The third generation module is configured to encode and compress the first feature map to generate a feature map code stream when performing the first sampling process on all original feature maps corresponding to the first image.
An image processing device, the device is applied to the decoding end, and the device includes:

The decoding module is used to decode the obtained target code stream and obtain the third image;

An operation module, configured to perform a first operation on the third image to obtain a fourth image; the resolution of the third image is lower than the resolution of the fourth image;

Wherein, the first operation includes any one of the following:

Using a reversible neural network to perform second sampling processing on the third image to obtain a fifth image, and performing image enhancement processing on the fifth image to obtain the fourth image;

After performing image enhancement processing on the third image, a sixth image is obtained, and a reversible neural network is used to perform a second sampling process on the sixth image to obtain the fourth image.
The device according to claim 13, wherein the operation module is specifically used for:

Perform an upsampling process on the target image to obtain a third component, and determine the fourth component corresponding to the target image according to the component information; the target image is the third image or the sixth image;

The third component and the fourth component are subjected to an inverse discrete wavelet transform.
The device according to claim 13 or 14, wherein the decoding module is specifically used for:

Perform arithmetic decoding and inverse quantization on the obtained target code stream to obtain the second feature variable;

Use a neural network decoder to decompress the second feature variable to obtain the third image.
The device of claim 13, wherein the device further comprises:

The first determination module is used for the decoder to perform a first operation on the third feature map to determine all the features corresponding to the fourth image when the decoder decodes the obtained feature map code stream to obtain the third feature map.

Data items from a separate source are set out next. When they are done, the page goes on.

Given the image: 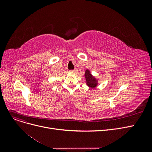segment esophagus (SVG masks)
<instances>
[{
    "instance_id": "esophagus-1",
    "label": "esophagus",
    "mask_w": 152,
    "mask_h": 152,
    "mask_svg": "<svg viewBox=\"0 0 152 152\" xmlns=\"http://www.w3.org/2000/svg\"><path fill=\"white\" fill-rule=\"evenodd\" d=\"M75 71H76V70H70V72H72V73H75Z\"/></svg>"
}]
</instances>
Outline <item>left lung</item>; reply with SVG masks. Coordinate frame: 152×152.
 Listing matches in <instances>:
<instances>
[{
	"mask_svg": "<svg viewBox=\"0 0 152 152\" xmlns=\"http://www.w3.org/2000/svg\"><path fill=\"white\" fill-rule=\"evenodd\" d=\"M85 77L86 79L87 85L91 87H94L97 86V81L94 77L91 75L89 70H87L85 73Z\"/></svg>",
	"mask_w": 152,
	"mask_h": 152,
	"instance_id": "obj_1",
	"label": "left lung"
}]
</instances>
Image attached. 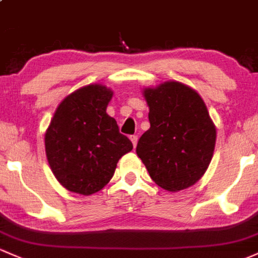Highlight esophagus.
I'll return each instance as SVG.
<instances>
[{"mask_svg":"<svg viewBox=\"0 0 258 258\" xmlns=\"http://www.w3.org/2000/svg\"><path fill=\"white\" fill-rule=\"evenodd\" d=\"M130 140H132L133 146H134V148H137V144H138V137H137V135H132V137H130Z\"/></svg>","mask_w":258,"mask_h":258,"instance_id":"1","label":"esophagus"}]
</instances>
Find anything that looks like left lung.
<instances>
[{
    "mask_svg": "<svg viewBox=\"0 0 258 258\" xmlns=\"http://www.w3.org/2000/svg\"><path fill=\"white\" fill-rule=\"evenodd\" d=\"M150 129L137 154L157 185L170 192L201 179L212 161L217 130L206 103L193 88L168 81L145 88Z\"/></svg>",
    "mask_w": 258,
    "mask_h": 258,
    "instance_id": "8db88e82",
    "label": "left lung"
}]
</instances>
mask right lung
Masks as SVG:
<instances>
[{
    "label": "right lung",
    "mask_w": 258,
    "mask_h": 258,
    "mask_svg": "<svg viewBox=\"0 0 258 258\" xmlns=\"http://www.w3.org/2000/svg\"><path fill=\"white\" fill-rule=\"evenodd\" d=\"M113 92L102 85H88L59 104L45 133V151L57 181L82 196L98 192L114 174L133 144L119 133L106 109Z\"/></svg>",
    "instance_id": "right-lung-1"
}]
</instances>
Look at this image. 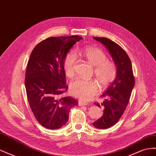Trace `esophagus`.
Returning a JSON list of instances; mask_svg holds the SVG:
<instances>
[{
  "label": "esophagus",
  "instance_id": "obj_1",
  "mask_svg": "<svg viewBox=\"0 0 156 156\" xmlns=\"http://www.w3.org/2000/svg\"><path fill=\"white\" fill-rule=\"evenodd\" d=\"M78 103H79V106H86L88 104L87 102H84L83 101H81V100H79Z\"/></svg>",
  "mask_w": 156,
  "mask_h": 156
}]
</instances>
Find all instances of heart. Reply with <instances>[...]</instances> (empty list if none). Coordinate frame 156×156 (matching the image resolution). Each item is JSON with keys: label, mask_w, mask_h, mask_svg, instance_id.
<instances>
[{"label": "heart", "mask_w": 156, "mask_h": 156, "mask_svg": "<svg viewBox=\"0 0 156 156\" xmlns=\"http://www.w3.org/2000/svg\"><path fill=\"white\" fill-rule=\"evenodd\" d=\"M83 55L87 62L94 67V75L102 88L108 87L114 81L117 74L116 66L112 61L107 60L106 54L101 49L90 47L83 50ZM76 61L77 55L74 52H69L65 56L63 69L69 78L74 76ZM98 90V84L94 80L77 79L69 84L71 94L84 101L92 99Z\"/></svg>", "instance_id": "b5f03b06"}]
</instances>
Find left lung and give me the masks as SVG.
I'll use <instances>...</instances> for the list:
<instances>
[{
    "label": "left lung",
    "instance_id": "left-lung-1",
    "mask_svg": "<svg viewBox=\"0 0 156 156\" xmlns=\"http://www.w3.org/2000/svg\"><path fill=\"white\" fill-rule=\"evenodd\" d=\"M94 38L106 47L117 68L114 81L101 96L103 101L101 103H94L103 108V115L93 126L98 129H107L116 124L123 115L135 85V78L129 56L119 45L106 37Z\"/></svg>",
    "mask_w": 156,
    "mask_h": 156
}]
</instances>
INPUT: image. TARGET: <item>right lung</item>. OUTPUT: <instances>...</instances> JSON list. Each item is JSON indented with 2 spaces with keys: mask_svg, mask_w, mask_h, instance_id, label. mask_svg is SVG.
I'll return each mask as SVG.
<instances>
[{
  "mask_svg": "<svg viewBox=\"0 0 156 156\" xmlns=\"http://www.w3.org/2000/svg\"><path fill=\"white\" fill-rule=\"evenodd\" d=\"M81 39L78 36L49 37L35 47L28 61L25 79L28 101L36 119L48 129L62 127L71 108L78 105L77 100L64 96L68 86L63 60Z\"/></svg>",
  "mask_w": 156,
  "mask_h": 156,
  "instance_id": "obj_1",
  "label": "right lung"
}]
</instances>
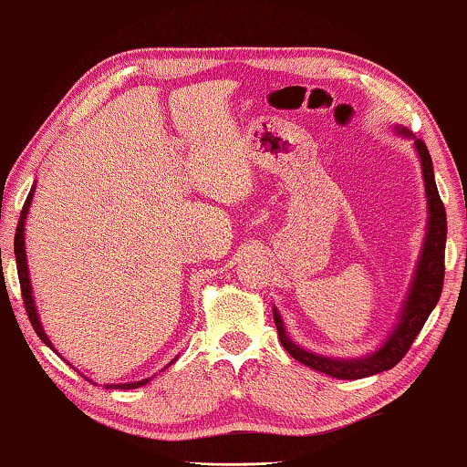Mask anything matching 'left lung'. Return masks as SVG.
I'll return each instance as SVG.
<instances>
[{"mask_svg":"<svg viewBox=\"0 0 467 467\" xmlns=\"http://www.w3.org/2000/svg\"><path fill=\"white\" fill-rule=\"evenodd\" d=\"M399 134L413 138L417 155L421 159V173H423V186H426L428 197V228H426V241H423L420 262H417L415 276L409 289L407 300L402 304V310L399 315V323L394 325L392 333L381 344L379 350L368 354V357L360 358H329L323 354H315L300 348L291 342L285 331L283 318L275 308V325L278 331V339L285 350H287L296 360L302 365L321 371L325 375L337 379H360L368 378V375L388 371L394 365H399L402 357L413 346L415 337L420 336L421 327L426 325L430 312L441 300L442 283H444V245H447V212L441 201V194L436 189L434 180V167L432 157H430L428 146L411 134L409 130H399Z\"/></svg>","mask_w":467,"mask_h":467,"instance_id":"obj_1","label":"left lung"}]
</instances>
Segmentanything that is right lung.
Segmentation results:
<instances>
[{
  "label": "right lung",
  "mask_w": 467,
  "mask_h": 467,
  "mask_svg": "<svg viewBox=\"0 0 467 467\" xmlns=\"http://www.w3.org/2000/svg\"><path fill=\"white\" fill-rule=\"evenodd\" d=\"M33 192H35V186L29 192V197H26L25 205H23V212H20V218H18V226H16V234H14V255H16V268H18V281H20V291H23V302H25V308H26V315H29V321L33 325L35 333H37L41 342L46 346H50L54 350V346L50 342V337L46 336L44 327L39 323V317H37V308H35V300H33V289H31V278H29V268H26V254H25V220H26V213H29V207H31V199H33ZM56 352V350H54ZM176 360V358H173ZM171 360V363H173ZM170 363V365H171ZM149 379H142V381H131V384H107L104 388H119V389H134V388H140L144 384H149Z\"/></svg>",
  "instance_id": "add662e5"
}]
</instances>
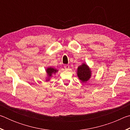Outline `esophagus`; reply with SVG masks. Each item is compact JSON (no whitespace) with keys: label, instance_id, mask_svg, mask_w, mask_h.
Masks as SVG:
<instances>
[{"label":"esophagus","instance_id":"obj_1","mask_svg":"<svg viewBox=\"0 0 130 130\" xmlns=\"http://www.w3.org/2000/svg\"><path fill=\"white\" fill-rule=\"evenodd\" d=\"M64 68L66 70H68L69 68V65H65Z\"/></svg>","mask_w":130,"mask_h":130}]
</instances>
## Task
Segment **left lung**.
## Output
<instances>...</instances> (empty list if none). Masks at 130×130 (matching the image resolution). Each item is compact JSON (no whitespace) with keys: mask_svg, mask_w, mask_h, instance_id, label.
Masks as SVG:
<instances>
[{"mask_svg":"<svg viewBox=\"0 0 130 130\" xmlns=\"http://www.w3.org/2000/svg\"><path fill=\"white\" fill-rule=\"evenodd\" d=\"M77 76L82 82H86L91 76V72L86 64H83L78 67L77 69Z\"/></svg>","mask_w":130,"mask_h":130,"instance_id":"8db88e82","label":"left lung"}]
</instances>
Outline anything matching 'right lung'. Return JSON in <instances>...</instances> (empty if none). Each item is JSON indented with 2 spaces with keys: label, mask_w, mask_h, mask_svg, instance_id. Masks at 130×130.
I'll use <instances>...</instances> for the list:
<instances>
[{
  "label": "right lung",
  "mask_w": 130,
  "mask_h": 130,
  "mask_svg": "<svg viewBox=\"0 0 130 130\" xmlns=\"http://www.w3.org/2000/svg\"><path fill=\"white\" fill-rule=\"evenodd\" d=\"M47 73L49 76H51L52 74L55 73L57 72V70L52 68H48L46 69Z\"/></svg>",
  "instance_id": "add662e5"
}]
</instances>
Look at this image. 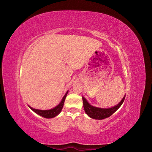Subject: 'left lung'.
<instances>
[{
    "mask_svg": "<svg viewBox=\"0 0 152 152\" xmlns=\"http://www.w3.org/2000/svg\"><path fill=\"white\" fill-rule=\"evenodd\" d=\"M125 98L126 96H124L121 102L117 105L110 108H101L93 107V106L91 105L87 102V100L84 97H82V101H83V105L85 112L87 114V115H89V117L94 119L102 120V119L108 118L110 116H111L113 113L115 112L123 103Z\"/></svg>",
    "mask_w": 152,
    "mask_h": 152,
    "instance_id": "1",
    "label": "left lung"
}]
</instances>
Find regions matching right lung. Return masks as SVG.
Segmentation results:
<instances>
[{"label":"right lung","instance_id":"add662e5","mask_svg":"<svg viewBox=\"0 0 152 152\" xmlns=\"http://www.w3.org/2000/svg\"><path fill=\"white\" fill-rule=\"evenodd\" d=\"M68 94V91L66 92V93L65 95L64 96V97L63 98L61 102H60L58 106H56V107H54L53 109L48 110H37V109H34L33 108H31L29 107L34 112H35L37 114L39 115L42 116L44 118H53L54 117H56V115L61 112V110L63 108L64 102H65V98L66 97V95Z\"/></svg>","mask_w":152,"mask_h":152}]
</instances>
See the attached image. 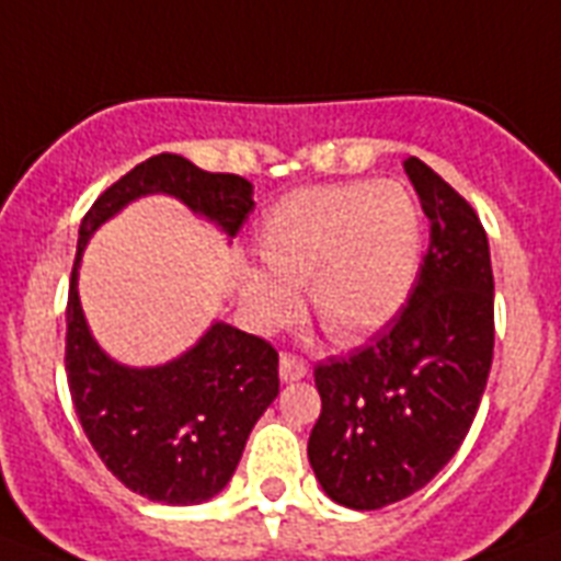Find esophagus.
Returning <instances> with one entry per match:
<instances>
[{
	"label": "esophagus",
	"mask_w": 561,
	"mask_h": 561,
	"mask_svg": "<svg viewBox=\"0 0 561 561\" xmlns=\"http://www.w3.org/2000/svg\"><path fill=\"white\" fill-rule=\"evenodd\" d=\"M307 364L300 358H295V355L284 353L280 355V360H277V375H280V381L284 383H291V381H300L304 375H307Z\"/></svg>",
	"instance_id": "obj_1"
}]
</instances>
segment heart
Masks as SVG:
<instances>
[{
    "mask_svg": "<svg viewBox=\"0 0 561 561\" xmlns=\"http://www.w3.org/2000/svg\"><path fill=\"white\" fill-rule=\"evenodd\" d=\"M424 224L413 192L396 180H350L286 194L257 226L254 249L271 272H240V304L270 330L307 309L337 344H358L401 312L421 266Z\"/></svg>",
    "mask_w": 561,
    "mask_h": 561,
    "instance_id": "obj_1",
    "label": "heart"
}]
</instances>
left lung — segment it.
Listing matches in <instances>:
<instances>
[{"label": "left lung", "instance_id": "obj_1", "mask_svg": "<svg viewBox=\"0 0 561 561\" xmlns=\"http://www.w3.org/2000/svg\"><path fill=\"white\" fill-rule=\"evenodd\" d=\"M404 171L430 220L407 307L350 358L314 367L309 465L323 493L378 511L436 479L465 442L493 364V266L473 206L419 157Z\"/></svg>", "mask_w": 561, "mask_h": 561}]
</instances>
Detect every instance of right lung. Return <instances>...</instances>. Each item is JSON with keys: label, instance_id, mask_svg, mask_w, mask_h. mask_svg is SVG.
I'll list each match as a JSON object with an SVG mask.
<instances>
[{"label": "right lung", "instance_id": "add662e5", "mask_svg": "<svg viewBox=\"0 0 561 561\" xmlns=\"http://www.w3.org/2000/svg\"><path fill=\"white\" fill-rule=\"evenodd\" d=\"M148 194H169L229 240L254 208L249 180L211 174L180 154L148 157L105 188L77 240L65 373L88 442L125 488L160 504H201L229 484L249 433L277 398V353L224 321L157 367L119 364L96 344L80 304L82 252L100 226Z\"/></svg>", "mask_w": 561, "mask_h": 561}]
</instances>
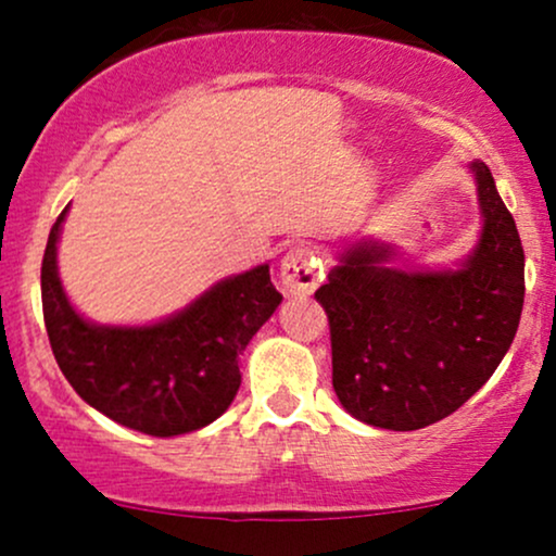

Reconstruct feature maps;

The second determination module is used for the decoding end to determine the third feature map and the partially reconstructed feature map based on the partially reconstructed feature map and the fourth feature map when decoding the obtained feature map code stream. All reconstructed feature maps corresponding to the fourth image; the fourth feature map is determined based on the first operation on the third feature map;

Wherein, the first operation includes any one of the following:

Using a reversible neural network to perform a second sampling process on the third feature map, and performing image enhancement processing on the third feature map after the second sampling process;

Perform image enhancement processing on the third feature map, and perform second sampling processing on the third feature map after the image enhancement processing.
A terminal, including a processor and a memory, the memory stores programs or instructions that can be run on the processor, and when the programs or instructions are executed by the processor, any one of claims 1-4 is implemented. The steps of the image processing method, or the steps of implementing the image processing method as described in any one of claims 5-8.
A readable storage medium that stores programs or instructions that, when executed by a processor, implement the steps of the image processing method according to any one of claims 1-4, or The steps of implementing the image processing method according to any one of claims 5-8.
A chip, the chip includes a processor and a communication interface, the communication interface is coupled to the processor, and the processor is used to run programs or instructions to implement the image as described in any one of claims 1-4 The steps of the processing method, or the steps of implementing the image processing method according to any one of claims 5-8.
A computer program/program product, the computer program/program product is stored in a storage medium, and the computer program/program product is executed by at least one processor to implement the method as claimed in any one of claims 1-4 The steps of the image processing method, or the steps of implementing the image processing method according to any one of claims 5-8.